The Australian Chief Plant Protection Officer, Graeme Hamilton, said Citrus Canker is an extremely serious exotic disease that affects all types of citrus crops including oranges, grapefruit, tangerines, lemons and limes.

“This is a major blow for the Australian citrus industry, but there are some positives namely the disease appears to be restricted to the one property and has been discovered in an isolated production area,” Dr Hamilton said. 

“The priority now is containment, eradication through destruction of infected plant material, extensive surveying and market access issues surrounding the resumption on interstate trade in Queensland citrus produce.”

Extensive samples are being collected from the infected property and the surrounding area in an attempt to find the source of the outbreak.

In mid-2001, the Australian Quarantine and Inspection Service (AQIS) and Queensland authorities investigated allegations of illegally imported plant material on the property in question at Emerald. The investigation found insufficient evidence to support a prosecution.

AQIS has checked its records and confirmed that no import permits have been issued to the firm that owns the Emerald property.

All citrus material imported into Australia must pass through post-entry quarantine at the Eastern Creek, NSW Plant Quarantine Station, where it is tested for citrus canker. AQIS has no records of citrus canker being detected on any citrus nursery stock in post-entry quarantine.

A move by Australian States to temporarily ban the importation of Queensland citrus produce is being addressed through the development of market access protocols that will outline under what conditions interstate trade will resume.

The protocols will be designed to ensure the disease is not spread and to send a clear message to overseas markets that it is contained to a small area in central east Queensland.

Dr Hamilton said the disease is caused by a highly contagious bacterium and infected trees continually decline in health and fruit production until no fruit is produced at all. 

It can be spread by windborne rain, lawnmowers and landscaping equipment, animals and birds, people carrying the infection on their hands, clothing or equipment, or by moving infected or exposed plants or plant parts.

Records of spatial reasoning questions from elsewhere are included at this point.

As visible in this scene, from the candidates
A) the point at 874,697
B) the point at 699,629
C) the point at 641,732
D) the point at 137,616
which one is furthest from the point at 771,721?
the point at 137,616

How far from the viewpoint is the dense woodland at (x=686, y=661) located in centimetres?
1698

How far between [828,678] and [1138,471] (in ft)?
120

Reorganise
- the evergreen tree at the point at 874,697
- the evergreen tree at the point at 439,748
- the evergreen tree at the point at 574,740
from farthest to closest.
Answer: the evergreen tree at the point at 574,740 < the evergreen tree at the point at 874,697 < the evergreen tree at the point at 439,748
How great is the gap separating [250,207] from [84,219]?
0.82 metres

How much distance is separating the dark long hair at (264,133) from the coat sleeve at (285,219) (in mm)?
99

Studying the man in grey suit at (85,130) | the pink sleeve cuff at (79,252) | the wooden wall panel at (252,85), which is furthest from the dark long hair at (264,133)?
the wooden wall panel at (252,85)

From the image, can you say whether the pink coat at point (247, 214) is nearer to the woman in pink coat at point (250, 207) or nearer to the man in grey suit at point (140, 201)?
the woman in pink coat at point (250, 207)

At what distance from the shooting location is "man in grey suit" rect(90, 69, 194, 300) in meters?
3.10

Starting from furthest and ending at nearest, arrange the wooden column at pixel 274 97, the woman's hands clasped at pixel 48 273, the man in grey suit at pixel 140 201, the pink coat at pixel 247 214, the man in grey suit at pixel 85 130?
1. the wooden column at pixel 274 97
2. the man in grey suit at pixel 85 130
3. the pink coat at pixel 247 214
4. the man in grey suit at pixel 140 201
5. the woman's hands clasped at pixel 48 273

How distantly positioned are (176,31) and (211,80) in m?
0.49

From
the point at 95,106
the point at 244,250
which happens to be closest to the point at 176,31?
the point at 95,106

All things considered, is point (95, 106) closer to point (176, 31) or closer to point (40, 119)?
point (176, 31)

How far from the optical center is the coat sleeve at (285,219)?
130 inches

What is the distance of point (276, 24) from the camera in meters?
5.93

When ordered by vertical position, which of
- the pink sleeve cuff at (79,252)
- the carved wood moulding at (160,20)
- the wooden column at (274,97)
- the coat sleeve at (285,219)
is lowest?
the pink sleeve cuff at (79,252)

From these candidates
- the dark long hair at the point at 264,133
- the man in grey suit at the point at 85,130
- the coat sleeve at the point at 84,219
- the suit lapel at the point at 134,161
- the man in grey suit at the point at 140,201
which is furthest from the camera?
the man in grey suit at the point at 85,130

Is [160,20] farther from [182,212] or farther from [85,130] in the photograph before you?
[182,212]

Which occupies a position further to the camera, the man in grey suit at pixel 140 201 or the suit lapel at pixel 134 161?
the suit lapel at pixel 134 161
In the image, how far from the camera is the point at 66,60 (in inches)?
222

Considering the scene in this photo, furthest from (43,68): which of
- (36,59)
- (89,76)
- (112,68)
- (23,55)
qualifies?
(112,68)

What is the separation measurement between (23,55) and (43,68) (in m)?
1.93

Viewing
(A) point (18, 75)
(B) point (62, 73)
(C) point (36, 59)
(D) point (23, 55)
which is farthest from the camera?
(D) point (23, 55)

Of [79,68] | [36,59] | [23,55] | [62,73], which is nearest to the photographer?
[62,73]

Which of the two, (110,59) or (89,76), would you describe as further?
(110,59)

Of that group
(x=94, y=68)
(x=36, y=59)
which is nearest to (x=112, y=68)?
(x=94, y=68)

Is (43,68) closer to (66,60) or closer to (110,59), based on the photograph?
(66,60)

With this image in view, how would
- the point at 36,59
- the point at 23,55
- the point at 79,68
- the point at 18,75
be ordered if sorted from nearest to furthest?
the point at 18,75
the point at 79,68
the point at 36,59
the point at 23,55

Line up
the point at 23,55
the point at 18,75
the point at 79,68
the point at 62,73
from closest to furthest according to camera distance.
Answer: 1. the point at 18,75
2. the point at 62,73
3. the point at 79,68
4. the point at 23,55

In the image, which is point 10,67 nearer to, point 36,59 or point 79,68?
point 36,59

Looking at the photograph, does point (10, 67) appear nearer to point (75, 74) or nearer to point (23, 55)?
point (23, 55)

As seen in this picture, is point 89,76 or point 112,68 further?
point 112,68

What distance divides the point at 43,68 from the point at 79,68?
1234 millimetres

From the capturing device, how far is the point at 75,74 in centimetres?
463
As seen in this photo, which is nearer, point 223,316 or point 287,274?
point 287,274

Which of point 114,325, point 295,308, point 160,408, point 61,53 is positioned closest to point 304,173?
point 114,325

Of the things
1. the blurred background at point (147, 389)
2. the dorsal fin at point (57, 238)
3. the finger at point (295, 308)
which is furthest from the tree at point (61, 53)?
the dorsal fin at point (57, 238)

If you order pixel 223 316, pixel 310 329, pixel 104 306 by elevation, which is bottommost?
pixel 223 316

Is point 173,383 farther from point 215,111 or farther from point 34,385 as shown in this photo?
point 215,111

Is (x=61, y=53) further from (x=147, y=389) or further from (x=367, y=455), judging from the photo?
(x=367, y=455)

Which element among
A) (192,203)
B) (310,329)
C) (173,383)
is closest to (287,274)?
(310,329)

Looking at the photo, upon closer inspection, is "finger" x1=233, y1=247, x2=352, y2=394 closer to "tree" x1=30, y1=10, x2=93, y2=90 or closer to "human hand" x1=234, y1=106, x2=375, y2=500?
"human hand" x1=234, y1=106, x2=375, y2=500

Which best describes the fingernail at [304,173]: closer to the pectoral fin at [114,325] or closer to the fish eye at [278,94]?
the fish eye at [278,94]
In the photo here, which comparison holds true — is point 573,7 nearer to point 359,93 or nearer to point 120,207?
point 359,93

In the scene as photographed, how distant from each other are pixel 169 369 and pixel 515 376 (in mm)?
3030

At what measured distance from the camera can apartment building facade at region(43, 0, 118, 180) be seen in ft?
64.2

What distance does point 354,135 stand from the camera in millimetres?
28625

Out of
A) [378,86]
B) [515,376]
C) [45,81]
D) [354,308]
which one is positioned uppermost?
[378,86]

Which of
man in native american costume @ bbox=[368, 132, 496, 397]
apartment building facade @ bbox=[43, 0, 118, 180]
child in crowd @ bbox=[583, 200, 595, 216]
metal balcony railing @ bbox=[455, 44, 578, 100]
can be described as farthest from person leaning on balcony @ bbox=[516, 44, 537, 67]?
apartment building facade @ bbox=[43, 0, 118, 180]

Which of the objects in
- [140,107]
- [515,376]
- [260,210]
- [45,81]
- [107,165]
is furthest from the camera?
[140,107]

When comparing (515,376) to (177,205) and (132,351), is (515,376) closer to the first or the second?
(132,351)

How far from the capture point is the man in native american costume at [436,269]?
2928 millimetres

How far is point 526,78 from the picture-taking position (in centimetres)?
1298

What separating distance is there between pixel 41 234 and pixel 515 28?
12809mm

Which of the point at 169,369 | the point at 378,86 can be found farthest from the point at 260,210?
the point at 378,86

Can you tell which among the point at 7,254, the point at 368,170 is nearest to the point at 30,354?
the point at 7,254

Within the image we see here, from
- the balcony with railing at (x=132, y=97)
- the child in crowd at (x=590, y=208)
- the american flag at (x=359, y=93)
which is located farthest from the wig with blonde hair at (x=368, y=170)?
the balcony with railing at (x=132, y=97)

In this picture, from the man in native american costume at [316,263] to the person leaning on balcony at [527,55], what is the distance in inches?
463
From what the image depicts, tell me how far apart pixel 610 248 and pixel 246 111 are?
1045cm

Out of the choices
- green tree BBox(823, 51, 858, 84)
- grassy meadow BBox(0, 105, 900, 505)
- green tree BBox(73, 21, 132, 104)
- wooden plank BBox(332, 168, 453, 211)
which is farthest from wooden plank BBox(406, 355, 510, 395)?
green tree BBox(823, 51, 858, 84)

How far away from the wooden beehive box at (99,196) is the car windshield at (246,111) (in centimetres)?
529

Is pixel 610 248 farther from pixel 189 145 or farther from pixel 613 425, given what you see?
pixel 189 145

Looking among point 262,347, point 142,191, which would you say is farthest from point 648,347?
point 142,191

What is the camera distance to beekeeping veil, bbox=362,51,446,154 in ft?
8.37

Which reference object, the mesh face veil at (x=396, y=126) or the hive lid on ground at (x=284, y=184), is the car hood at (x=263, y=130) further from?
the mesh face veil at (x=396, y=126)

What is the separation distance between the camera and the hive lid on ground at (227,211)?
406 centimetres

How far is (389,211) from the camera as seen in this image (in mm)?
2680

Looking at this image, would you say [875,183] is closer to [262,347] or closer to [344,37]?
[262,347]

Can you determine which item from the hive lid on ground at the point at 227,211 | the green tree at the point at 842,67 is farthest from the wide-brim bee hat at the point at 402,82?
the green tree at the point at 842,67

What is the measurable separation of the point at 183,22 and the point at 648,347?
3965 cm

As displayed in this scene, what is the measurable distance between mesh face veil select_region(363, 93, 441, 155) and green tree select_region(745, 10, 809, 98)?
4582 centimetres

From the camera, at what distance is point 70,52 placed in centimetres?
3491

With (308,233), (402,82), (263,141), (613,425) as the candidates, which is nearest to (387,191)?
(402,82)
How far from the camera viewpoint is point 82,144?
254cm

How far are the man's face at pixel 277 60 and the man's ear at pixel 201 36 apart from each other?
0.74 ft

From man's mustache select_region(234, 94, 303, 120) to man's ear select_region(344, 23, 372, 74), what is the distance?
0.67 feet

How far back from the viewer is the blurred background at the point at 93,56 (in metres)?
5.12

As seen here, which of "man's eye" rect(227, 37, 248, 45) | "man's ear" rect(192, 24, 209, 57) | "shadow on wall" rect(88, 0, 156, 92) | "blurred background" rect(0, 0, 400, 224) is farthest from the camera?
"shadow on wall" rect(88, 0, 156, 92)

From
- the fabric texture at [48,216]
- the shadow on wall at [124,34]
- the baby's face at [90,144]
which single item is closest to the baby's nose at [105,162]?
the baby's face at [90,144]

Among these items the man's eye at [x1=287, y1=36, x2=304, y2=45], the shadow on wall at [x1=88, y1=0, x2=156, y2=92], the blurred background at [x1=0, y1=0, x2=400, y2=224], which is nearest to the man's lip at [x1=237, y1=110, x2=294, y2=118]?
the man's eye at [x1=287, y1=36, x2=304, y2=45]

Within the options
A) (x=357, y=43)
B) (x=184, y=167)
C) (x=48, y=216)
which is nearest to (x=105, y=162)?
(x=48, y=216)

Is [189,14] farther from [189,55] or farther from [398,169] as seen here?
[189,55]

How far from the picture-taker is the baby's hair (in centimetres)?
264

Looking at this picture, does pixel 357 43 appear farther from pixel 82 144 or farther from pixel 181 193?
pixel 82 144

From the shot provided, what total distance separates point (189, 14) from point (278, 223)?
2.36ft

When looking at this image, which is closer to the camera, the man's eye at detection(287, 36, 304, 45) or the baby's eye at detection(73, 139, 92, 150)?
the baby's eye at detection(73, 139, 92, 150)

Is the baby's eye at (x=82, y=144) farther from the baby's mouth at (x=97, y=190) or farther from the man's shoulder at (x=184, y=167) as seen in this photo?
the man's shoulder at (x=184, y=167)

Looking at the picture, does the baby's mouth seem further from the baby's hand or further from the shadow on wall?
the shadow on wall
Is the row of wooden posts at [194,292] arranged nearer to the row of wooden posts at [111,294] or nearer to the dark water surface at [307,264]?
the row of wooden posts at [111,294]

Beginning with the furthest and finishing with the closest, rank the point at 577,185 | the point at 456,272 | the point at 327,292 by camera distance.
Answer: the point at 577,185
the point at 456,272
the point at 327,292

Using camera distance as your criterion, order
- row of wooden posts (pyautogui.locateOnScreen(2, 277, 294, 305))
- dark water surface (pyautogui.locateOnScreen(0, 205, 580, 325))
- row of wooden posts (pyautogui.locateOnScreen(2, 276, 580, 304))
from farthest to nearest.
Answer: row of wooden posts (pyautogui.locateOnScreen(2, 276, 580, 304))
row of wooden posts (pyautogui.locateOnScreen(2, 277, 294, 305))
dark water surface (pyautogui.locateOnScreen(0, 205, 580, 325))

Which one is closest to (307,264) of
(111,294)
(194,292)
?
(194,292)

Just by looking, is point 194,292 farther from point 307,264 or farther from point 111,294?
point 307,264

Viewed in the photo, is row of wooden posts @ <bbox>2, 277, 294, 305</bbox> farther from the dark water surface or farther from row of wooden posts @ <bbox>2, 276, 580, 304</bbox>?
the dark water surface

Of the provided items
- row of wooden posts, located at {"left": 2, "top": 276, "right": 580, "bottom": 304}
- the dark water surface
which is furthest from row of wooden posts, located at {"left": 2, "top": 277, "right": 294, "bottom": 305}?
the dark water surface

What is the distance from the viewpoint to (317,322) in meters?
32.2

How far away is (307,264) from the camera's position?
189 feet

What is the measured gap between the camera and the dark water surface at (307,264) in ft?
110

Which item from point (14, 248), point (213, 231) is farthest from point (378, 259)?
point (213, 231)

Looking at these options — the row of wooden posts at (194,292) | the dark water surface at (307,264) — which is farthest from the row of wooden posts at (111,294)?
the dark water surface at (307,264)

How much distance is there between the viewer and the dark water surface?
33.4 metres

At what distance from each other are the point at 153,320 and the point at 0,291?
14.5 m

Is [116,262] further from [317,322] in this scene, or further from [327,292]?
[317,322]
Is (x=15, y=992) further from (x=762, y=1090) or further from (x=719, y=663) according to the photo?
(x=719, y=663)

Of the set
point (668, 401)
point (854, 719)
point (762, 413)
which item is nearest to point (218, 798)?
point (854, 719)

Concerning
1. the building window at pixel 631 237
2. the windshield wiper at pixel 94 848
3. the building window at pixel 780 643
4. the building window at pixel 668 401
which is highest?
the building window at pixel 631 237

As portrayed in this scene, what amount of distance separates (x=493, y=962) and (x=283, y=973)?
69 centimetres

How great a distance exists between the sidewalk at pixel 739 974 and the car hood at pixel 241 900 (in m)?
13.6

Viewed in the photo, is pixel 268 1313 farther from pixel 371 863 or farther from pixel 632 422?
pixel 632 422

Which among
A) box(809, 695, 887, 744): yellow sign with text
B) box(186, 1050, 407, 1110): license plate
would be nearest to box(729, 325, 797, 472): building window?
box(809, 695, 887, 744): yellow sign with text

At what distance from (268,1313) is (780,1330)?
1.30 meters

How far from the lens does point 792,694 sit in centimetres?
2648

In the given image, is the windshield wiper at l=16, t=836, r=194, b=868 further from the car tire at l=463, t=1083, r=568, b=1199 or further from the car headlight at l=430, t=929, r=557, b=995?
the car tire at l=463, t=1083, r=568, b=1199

Citrus canker is common in many tropical and sub-tropical citrus growing areas of the world including Japan, Central Africa, the Middle East, the Pacific Islands, and some areas of South America. It has had a devastating impact on the citrus industry in Florida, US.

There have been several outbreaks of the disease in Australia, most notably in the Northern Territory in 1912, 1991 and 1993. All were successfully eradicated by removing and destroying host plants in the wider vicinity of infected areas.

Farm workers and industry organisations have been advised of the quarantine restrictions and a national group of technical and industry experts, the Consultative Committee on Exotic Plant Pests, chaired by Dr Hamilton, is actively managing the issue.